The median cost of replacing employees in the manufacturing sector is $5,000 per employee, compared to $3,000 per employee in other sectors. Beyond the cost, manufacturers face the challenge of transferring knowledge to the next generation of employees.

Compensation in the manufacturing industry has stagnated over the past decade. The report suggests that in order to attract and keep workers (particularly women), providing substantial compensation may not be enough to retain key talent who look for flexibility to accommodate family responsibilities.

Flexible Options

Manufacturing has traditionally, and by necessity, called for rigid work schedules. However, the research suggests there may be room for innovation.

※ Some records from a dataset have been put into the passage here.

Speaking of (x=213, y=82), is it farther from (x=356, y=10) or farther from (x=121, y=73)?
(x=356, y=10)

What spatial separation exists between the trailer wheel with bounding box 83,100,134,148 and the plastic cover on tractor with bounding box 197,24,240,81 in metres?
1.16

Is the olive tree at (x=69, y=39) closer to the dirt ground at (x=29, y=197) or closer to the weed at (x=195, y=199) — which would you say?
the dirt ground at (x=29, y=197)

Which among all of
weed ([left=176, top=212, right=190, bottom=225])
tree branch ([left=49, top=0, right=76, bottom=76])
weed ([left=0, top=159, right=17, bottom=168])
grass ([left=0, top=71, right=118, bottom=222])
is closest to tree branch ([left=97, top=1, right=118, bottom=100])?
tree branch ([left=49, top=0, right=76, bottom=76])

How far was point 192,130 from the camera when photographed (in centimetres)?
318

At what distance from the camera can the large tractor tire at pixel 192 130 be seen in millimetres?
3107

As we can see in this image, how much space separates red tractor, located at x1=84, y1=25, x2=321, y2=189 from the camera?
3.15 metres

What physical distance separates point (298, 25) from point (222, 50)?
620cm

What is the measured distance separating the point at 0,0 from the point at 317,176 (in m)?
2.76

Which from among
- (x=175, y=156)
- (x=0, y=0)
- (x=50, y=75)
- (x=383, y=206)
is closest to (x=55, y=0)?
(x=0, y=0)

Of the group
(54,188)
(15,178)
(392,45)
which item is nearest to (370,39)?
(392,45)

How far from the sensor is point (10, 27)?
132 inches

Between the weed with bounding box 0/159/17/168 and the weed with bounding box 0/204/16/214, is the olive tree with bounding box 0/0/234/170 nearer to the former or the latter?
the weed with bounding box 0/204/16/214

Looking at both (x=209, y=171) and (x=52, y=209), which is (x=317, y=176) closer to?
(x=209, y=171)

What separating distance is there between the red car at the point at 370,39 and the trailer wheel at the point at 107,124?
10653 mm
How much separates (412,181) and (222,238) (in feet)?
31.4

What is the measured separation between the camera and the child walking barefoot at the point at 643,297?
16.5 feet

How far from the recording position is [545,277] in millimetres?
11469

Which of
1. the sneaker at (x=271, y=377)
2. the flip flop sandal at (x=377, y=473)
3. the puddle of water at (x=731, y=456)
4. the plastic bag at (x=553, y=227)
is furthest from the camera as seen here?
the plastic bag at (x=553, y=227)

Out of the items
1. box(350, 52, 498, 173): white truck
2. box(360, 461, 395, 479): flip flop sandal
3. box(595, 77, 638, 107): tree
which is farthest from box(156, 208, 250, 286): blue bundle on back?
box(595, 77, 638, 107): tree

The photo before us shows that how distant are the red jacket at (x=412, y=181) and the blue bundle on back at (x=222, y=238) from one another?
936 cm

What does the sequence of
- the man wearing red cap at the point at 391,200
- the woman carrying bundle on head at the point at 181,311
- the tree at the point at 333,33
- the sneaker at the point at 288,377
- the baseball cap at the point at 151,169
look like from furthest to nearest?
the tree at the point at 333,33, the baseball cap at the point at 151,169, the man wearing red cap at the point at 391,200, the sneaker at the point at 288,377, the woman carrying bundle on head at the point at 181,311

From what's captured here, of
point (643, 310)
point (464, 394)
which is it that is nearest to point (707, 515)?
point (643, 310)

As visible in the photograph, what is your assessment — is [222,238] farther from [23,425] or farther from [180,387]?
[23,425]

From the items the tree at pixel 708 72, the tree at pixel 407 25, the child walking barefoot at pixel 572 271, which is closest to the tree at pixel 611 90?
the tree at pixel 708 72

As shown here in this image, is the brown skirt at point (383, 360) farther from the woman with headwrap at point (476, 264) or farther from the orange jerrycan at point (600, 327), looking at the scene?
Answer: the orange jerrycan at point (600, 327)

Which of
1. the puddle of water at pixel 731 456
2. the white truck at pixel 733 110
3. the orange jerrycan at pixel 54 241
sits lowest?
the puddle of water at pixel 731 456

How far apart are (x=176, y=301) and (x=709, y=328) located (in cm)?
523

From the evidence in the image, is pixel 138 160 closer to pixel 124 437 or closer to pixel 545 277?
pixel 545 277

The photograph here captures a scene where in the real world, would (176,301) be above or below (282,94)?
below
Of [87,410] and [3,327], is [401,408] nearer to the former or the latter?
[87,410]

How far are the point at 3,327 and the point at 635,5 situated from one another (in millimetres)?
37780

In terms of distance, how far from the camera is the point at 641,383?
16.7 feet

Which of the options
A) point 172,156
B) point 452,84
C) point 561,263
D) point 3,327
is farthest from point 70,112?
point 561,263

“One strategic means of addressing future talent shortfalls is to identify and introduce flexible work arrangements, such as flexible work schedules, career breaks or job sharing,” Sweet said. “These will enable employers to hold on to the workers they have while attracting the workers they need.”

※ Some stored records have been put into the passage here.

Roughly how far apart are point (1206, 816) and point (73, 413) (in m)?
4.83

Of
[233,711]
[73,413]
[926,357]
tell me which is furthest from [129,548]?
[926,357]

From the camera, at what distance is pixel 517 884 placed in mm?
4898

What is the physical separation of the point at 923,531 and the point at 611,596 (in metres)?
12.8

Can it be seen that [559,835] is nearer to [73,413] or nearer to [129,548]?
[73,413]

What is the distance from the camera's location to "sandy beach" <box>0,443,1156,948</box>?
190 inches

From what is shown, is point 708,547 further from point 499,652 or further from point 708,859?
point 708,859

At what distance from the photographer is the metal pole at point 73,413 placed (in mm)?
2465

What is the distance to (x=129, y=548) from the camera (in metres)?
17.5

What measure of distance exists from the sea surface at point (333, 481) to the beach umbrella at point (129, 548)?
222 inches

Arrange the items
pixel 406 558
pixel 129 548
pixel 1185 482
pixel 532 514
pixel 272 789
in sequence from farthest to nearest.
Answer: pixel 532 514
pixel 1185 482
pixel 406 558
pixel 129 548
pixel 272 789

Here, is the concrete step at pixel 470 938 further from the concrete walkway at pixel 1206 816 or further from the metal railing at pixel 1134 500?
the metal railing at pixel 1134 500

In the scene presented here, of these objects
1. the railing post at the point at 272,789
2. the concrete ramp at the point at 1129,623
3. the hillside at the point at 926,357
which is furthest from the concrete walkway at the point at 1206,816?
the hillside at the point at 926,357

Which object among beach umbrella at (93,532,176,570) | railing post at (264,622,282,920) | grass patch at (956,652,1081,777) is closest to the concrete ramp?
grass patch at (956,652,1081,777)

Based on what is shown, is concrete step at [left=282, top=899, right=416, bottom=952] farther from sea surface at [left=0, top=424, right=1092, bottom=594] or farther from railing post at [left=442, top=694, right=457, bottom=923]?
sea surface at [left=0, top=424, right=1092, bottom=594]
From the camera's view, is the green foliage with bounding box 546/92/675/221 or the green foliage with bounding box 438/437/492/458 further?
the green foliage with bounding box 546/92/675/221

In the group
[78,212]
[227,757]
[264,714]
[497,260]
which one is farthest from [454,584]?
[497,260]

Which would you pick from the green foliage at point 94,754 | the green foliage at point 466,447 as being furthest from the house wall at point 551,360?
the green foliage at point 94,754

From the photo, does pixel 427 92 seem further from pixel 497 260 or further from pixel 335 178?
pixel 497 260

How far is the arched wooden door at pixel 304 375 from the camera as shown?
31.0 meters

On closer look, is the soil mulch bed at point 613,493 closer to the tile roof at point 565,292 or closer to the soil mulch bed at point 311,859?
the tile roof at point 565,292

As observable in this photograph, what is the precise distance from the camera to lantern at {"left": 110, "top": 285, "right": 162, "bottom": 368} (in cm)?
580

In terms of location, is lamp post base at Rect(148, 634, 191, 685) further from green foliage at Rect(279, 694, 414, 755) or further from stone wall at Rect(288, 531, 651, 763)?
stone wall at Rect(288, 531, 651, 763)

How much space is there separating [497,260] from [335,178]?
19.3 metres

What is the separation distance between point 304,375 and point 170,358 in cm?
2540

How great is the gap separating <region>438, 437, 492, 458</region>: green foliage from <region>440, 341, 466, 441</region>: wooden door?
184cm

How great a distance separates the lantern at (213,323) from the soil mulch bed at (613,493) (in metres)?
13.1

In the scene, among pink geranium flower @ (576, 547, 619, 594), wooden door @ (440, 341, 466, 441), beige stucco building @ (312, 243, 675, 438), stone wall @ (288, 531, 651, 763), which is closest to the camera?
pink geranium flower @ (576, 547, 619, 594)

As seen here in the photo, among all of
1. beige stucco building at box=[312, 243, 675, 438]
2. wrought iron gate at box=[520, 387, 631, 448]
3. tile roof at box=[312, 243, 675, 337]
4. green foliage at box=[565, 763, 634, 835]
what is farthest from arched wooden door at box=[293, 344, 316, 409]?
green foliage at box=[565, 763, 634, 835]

Other findings show that manufacturers are less likely than other organizations to engage in retirement and succession planning and employers report manufacturers have too few programs for recruitment and employee development. Top skills in short supply include management, legal, sales/marketing, operations and technical/computer.

Sweet serves as a visiting scholar at the Sloan Foundation and he is co-primary investigator in the series of reports on “Talent Pressure and the Aging Work force.”